ACTIVITY.
Without the pictures, write out every entry that follows exactly.

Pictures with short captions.
⁂

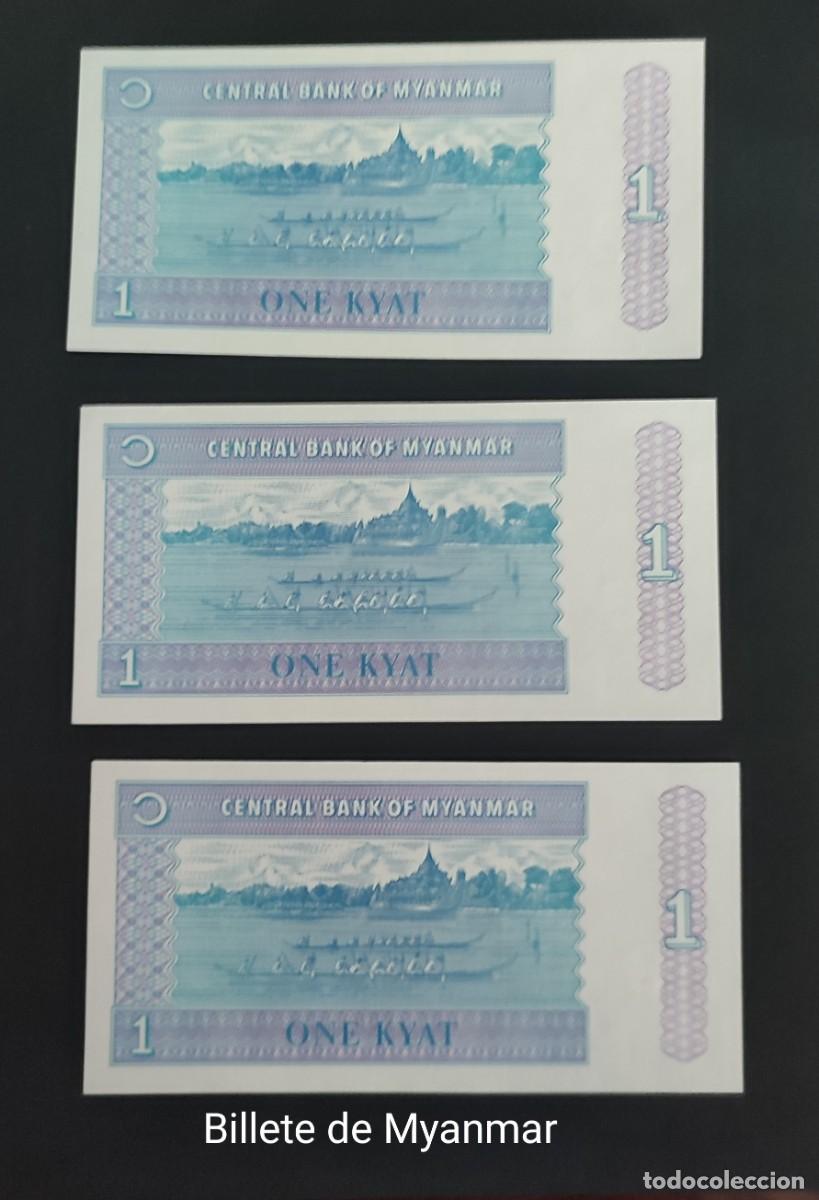 Billetes extranjeros: 3 Billetes de 1 Kyat Myanmar - Foto 2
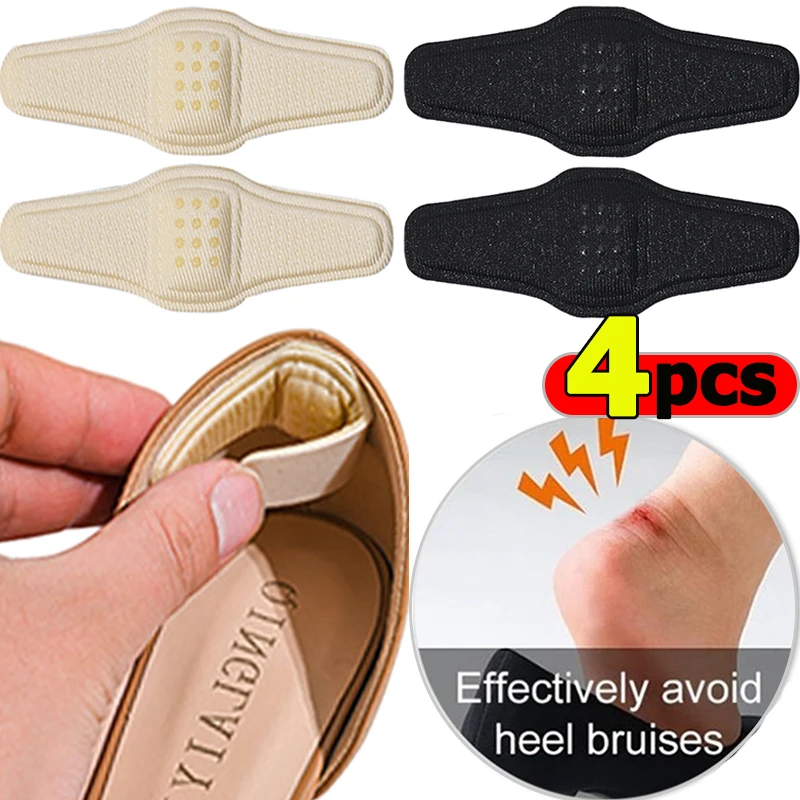 

2/4Pcs Heel Insoles Patch Pain Relief Anti-wear Shoe Cushion Pads Feet Care Heel Protector Adhesive Back Sticker Shoes Insert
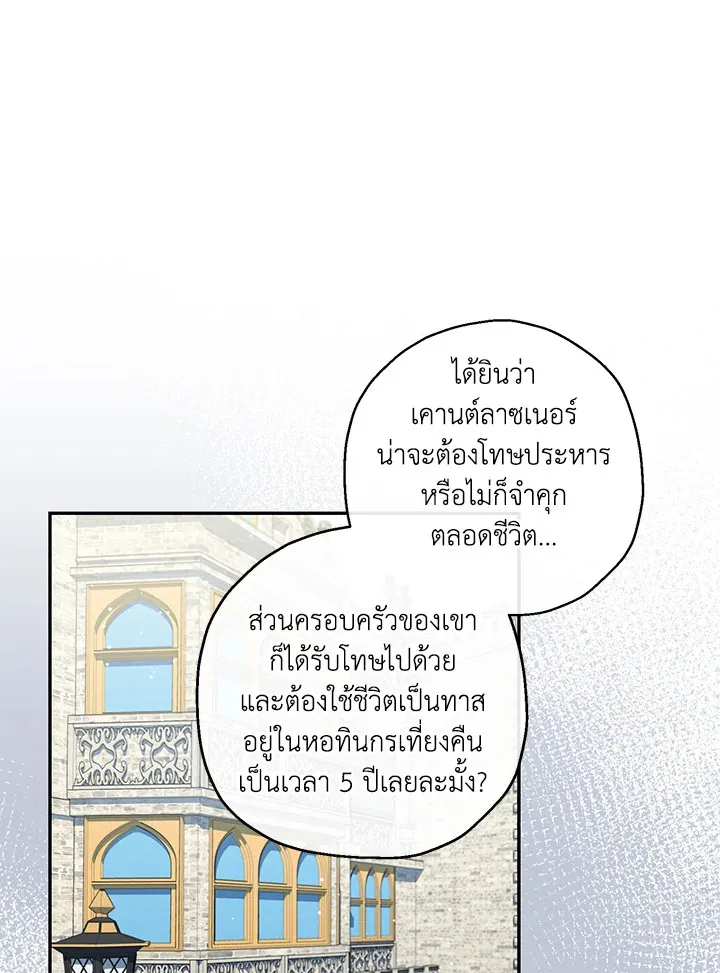 The Monster Princess - หน้า 15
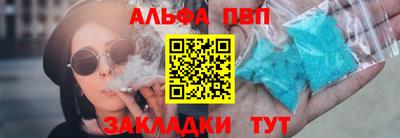 стаф Усть-Джегута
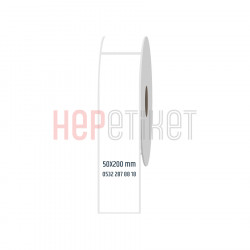 50x200 mm Fastyre Etiket 50x200 mm Fastyre Etiket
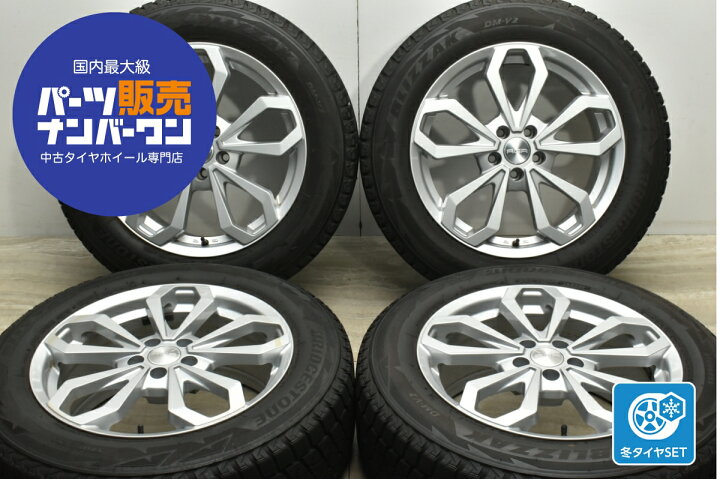 楽天市場】中古 TAS スタッドレスタイヤホイールセット 4本セット 18 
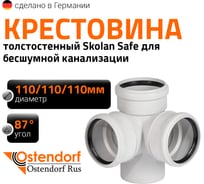 Крестовина двухплоскостная 110х110х110 мм 87 градусов бесшумной канализации Ostendorf Skolan Safe SKED 335910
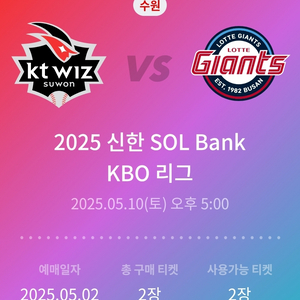 5월 10일(토) kt vs 롯데 1루 응원지정석 양도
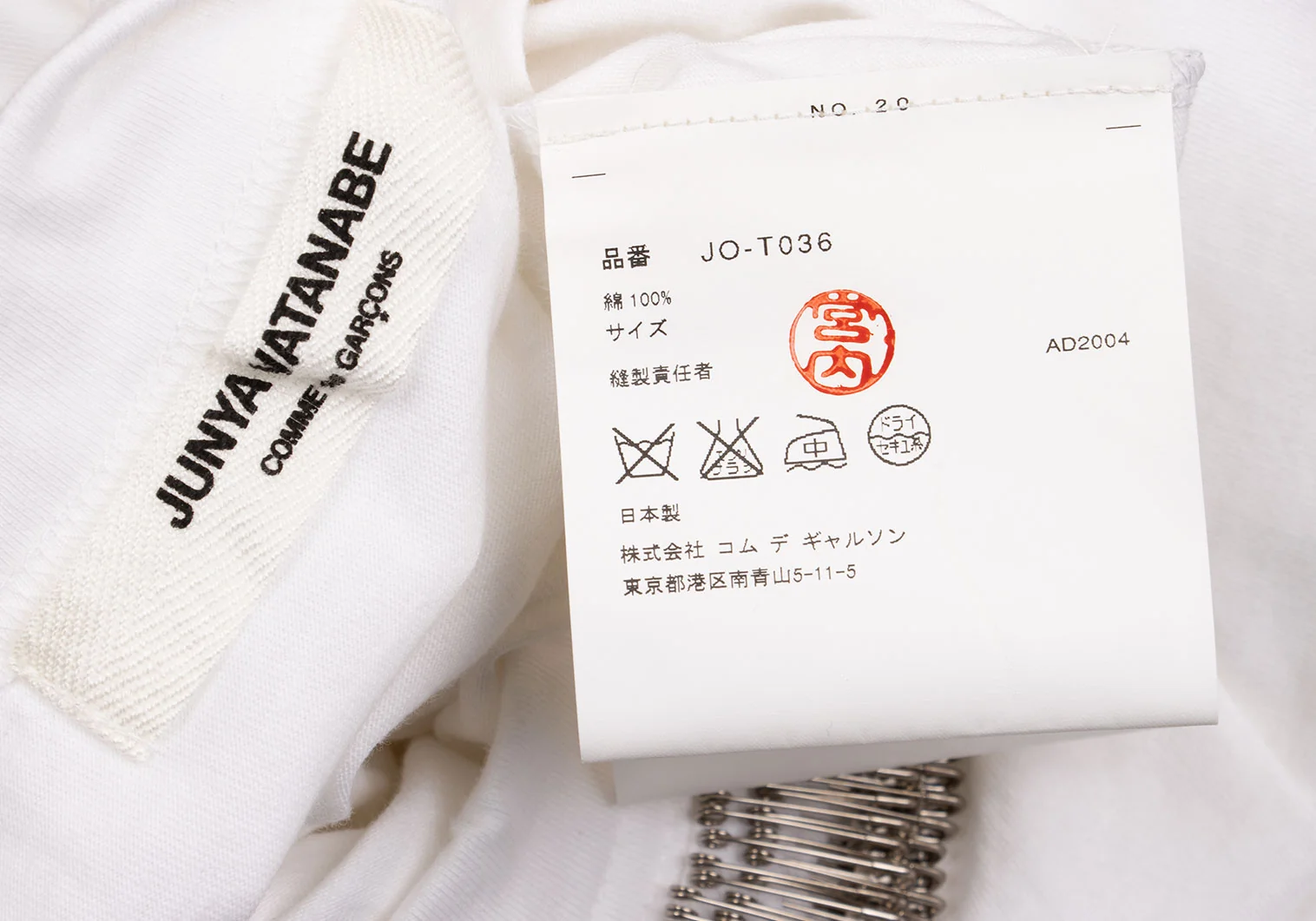 JUNYA WATANABE COMME des GARCONS Safety Pins Embellished T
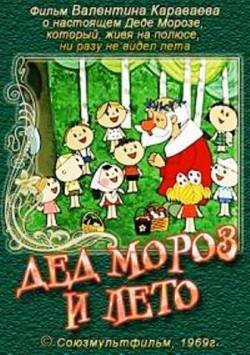 мультфильм Дед Мороз и лето скачать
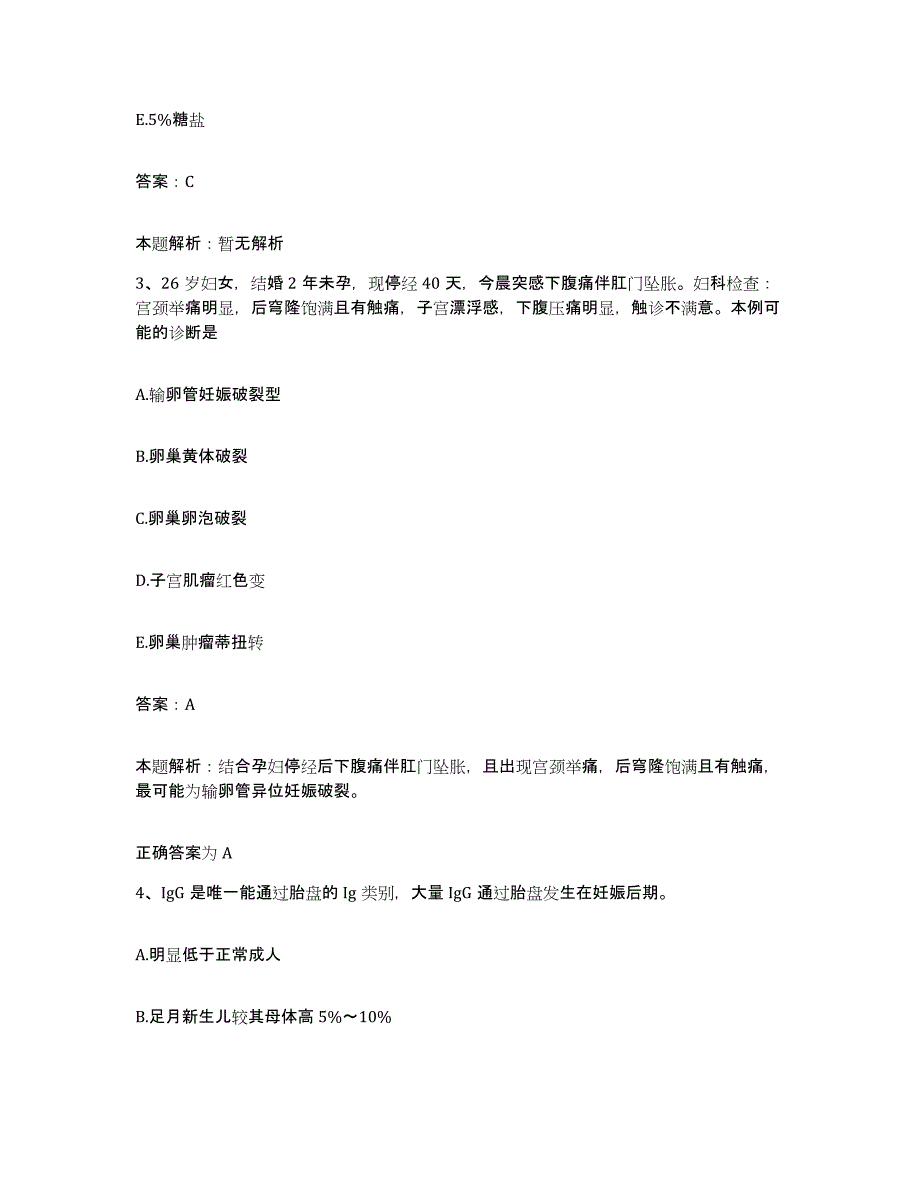 备考2025北京市朝阳区十八里店医院合同制护理人员招聘通关试题库(有答案)_第2页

⁂

WRITTEN REPLY.
 Billetes extranjeros: 3 Billetes de 1 Kyat Myanmar - Foto 2

2/4Pcs Heel Insoles Patch Pain Relief Anti-wear Shoe Cushion Pads Feet Care Heel Protector Adhesive Back Sticker Shoes Insert
 The Monster Princess - หน้า 15
 стаф Усть-Джегута
 50x200 mm Fastyre Etiket 50x200 mm Fastyre Etiket
 楽天市場】中古 TAS スタッドレスタイヤホイールセット 4本セット 18 
 Крестовина двухплоскостная 110х110х110 мм 87 градусов бесшумной канализации Ostendorf Skolan Safe SKED 335910
 5월 10일(토) kt vs 롯데 1루 응원지정석 양도
 JUNYA WATANABE COMME des GARCONS Safety Pins Embellished T
 мультфильм Дед Мороз и лето скачать
 备考2025北京市朝阳区十八里店医院合同制护理人员招聘通关试题库(有答案)_第2页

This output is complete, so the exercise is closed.